Segment Open
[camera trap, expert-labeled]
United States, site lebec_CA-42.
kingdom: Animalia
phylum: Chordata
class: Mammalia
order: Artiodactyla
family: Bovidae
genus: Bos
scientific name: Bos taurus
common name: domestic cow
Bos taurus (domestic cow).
Segment Closed
Segment Open
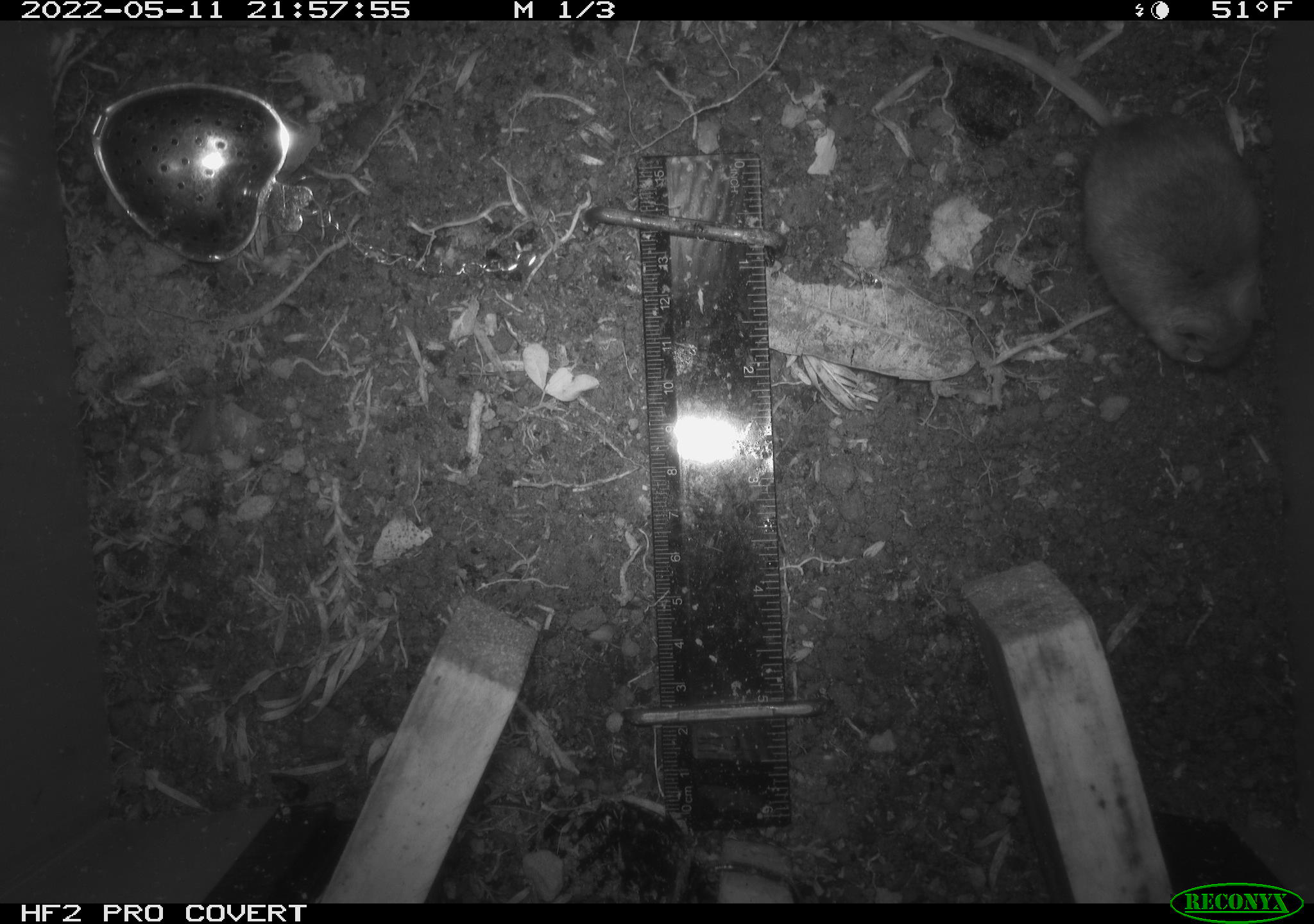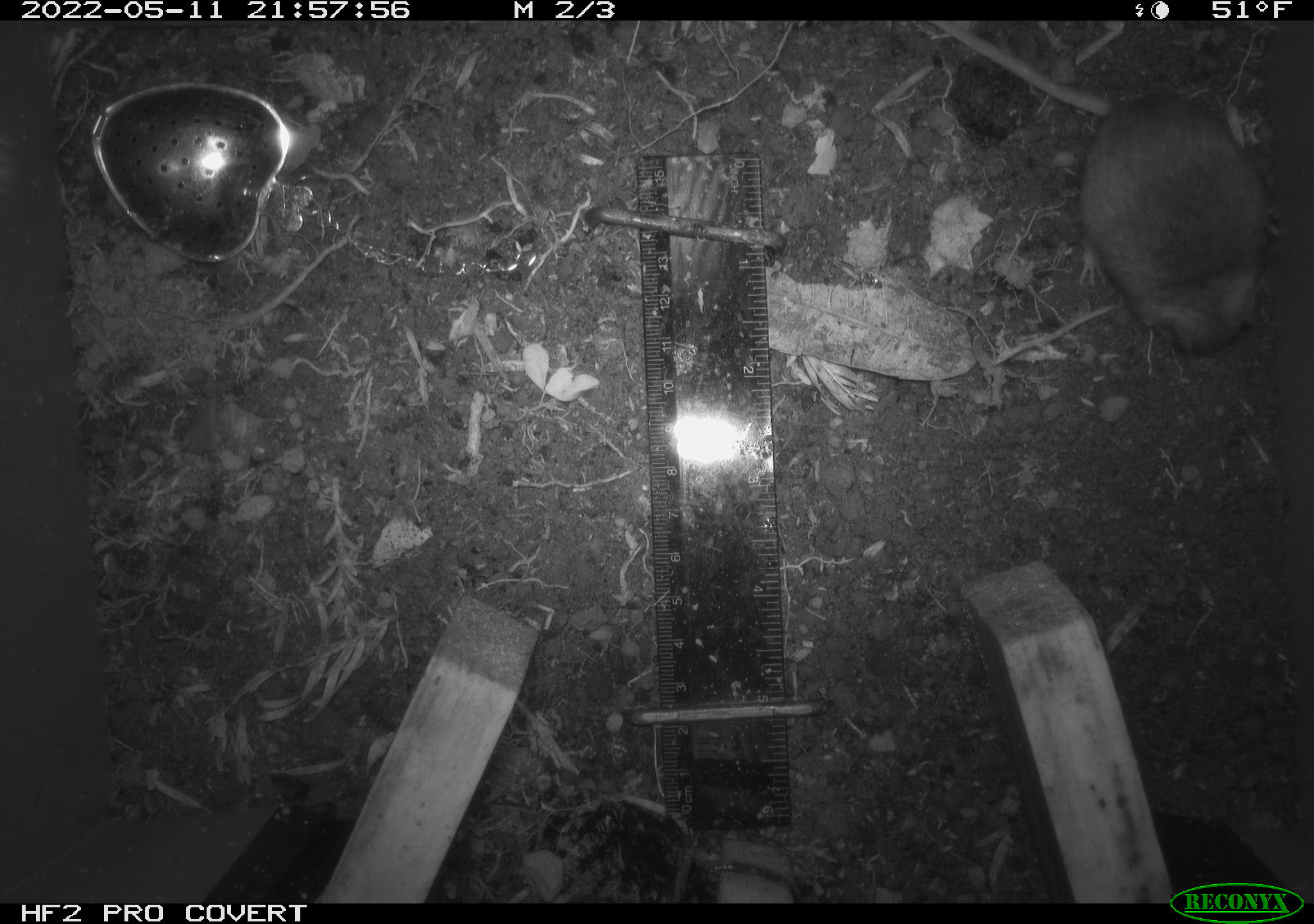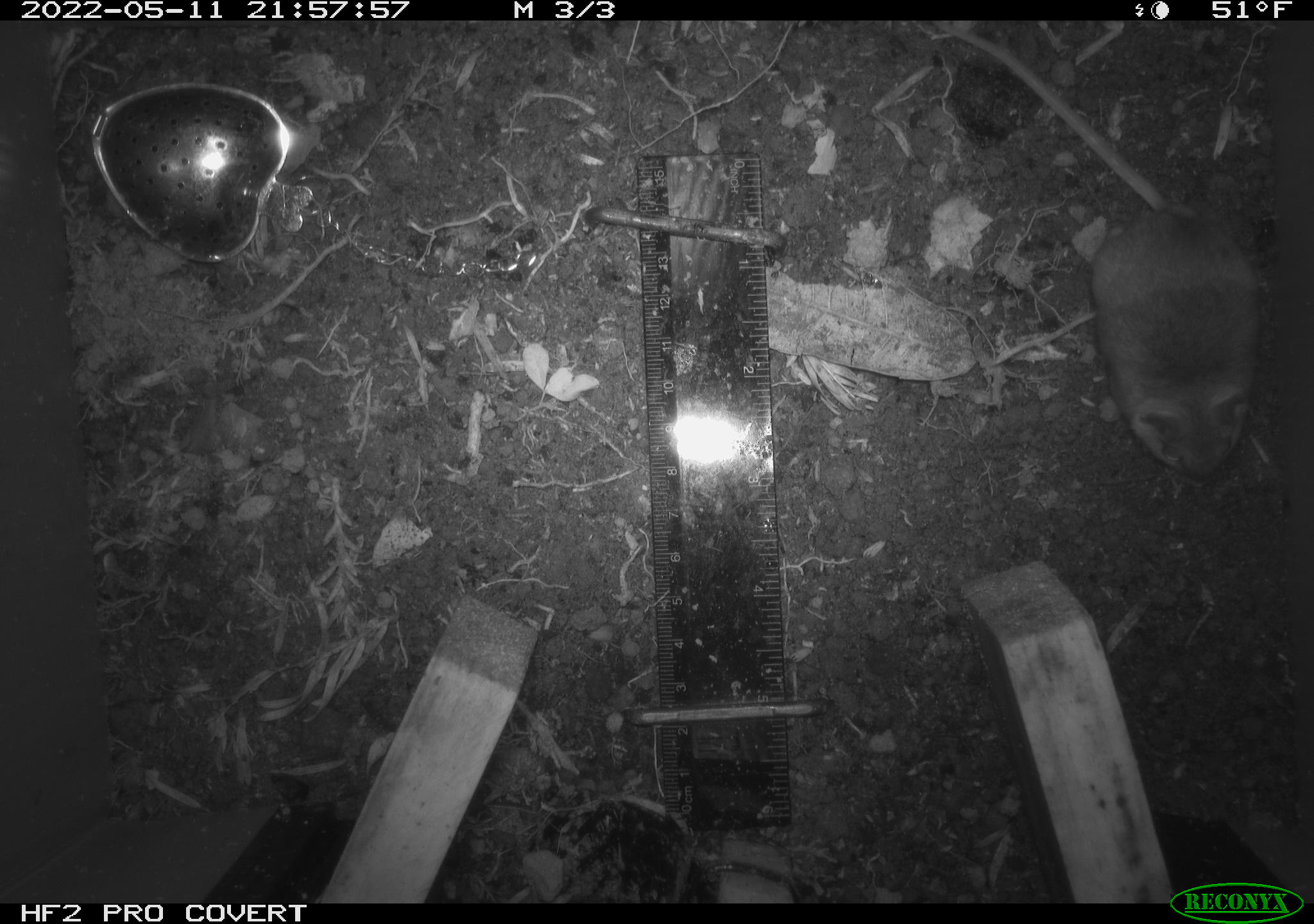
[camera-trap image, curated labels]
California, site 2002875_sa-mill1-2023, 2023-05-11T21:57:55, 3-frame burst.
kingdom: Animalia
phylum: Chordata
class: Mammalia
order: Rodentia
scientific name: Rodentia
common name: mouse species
Segment Closed
A count is needed of the lines in this data that contain "trap"; give the number and no other text.

2